Excerpt |
--- START ---

The Little Girls at the Carnival
There was a carnival in town and I watched from the sidelines as Carmelita the Clown spoke to a small group of children. The group stood in a short line. The boys and girls waited their turn for Carmelita to speak to them individually. Two little girls watched and waited. They had their hands folded, as if in a prayer or expectant anticipation. They listened carefully to what Carmelita was saying to the children ahead of them. I suppose that they wanted to say the right things when their turn came. The look on their faces was beautiful – they both smiled in wonder and in awe at the woman who played so well the role of a caring and loving clown. Carmelita was very kind and patient with each child as she or he responded to the questions that Carmelita asked them. The questions were very simple – where they were from, what their favorite colors were, did they like being at the carnival.

--- END ---

Problem requirements | In the carnival passage, what did Carmelita ask each child?

Input data |
--- START ---

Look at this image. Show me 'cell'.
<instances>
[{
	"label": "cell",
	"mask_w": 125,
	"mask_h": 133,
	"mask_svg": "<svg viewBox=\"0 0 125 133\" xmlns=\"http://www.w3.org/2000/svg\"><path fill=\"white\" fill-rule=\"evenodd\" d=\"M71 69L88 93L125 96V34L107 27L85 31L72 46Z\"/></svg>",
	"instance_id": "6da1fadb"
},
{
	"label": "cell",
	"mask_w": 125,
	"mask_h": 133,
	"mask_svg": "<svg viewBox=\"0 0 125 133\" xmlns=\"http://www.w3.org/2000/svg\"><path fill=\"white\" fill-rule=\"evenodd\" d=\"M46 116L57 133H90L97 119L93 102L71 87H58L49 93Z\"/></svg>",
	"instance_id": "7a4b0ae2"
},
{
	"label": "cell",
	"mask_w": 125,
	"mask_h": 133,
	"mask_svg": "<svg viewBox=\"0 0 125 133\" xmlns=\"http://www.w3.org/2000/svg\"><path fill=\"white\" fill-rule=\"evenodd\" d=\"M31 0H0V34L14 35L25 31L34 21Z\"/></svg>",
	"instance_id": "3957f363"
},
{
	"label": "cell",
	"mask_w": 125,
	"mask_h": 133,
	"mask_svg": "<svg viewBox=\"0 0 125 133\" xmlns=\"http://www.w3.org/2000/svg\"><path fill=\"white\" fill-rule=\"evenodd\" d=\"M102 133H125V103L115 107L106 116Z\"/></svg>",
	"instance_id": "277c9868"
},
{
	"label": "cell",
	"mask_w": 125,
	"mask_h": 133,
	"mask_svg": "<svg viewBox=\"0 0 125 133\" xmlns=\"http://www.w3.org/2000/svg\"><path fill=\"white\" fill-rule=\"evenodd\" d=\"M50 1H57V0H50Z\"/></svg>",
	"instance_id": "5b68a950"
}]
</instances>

--- END ---

Task response | Where they were from, what their favorite colors were, and whether they liked being at the carnival.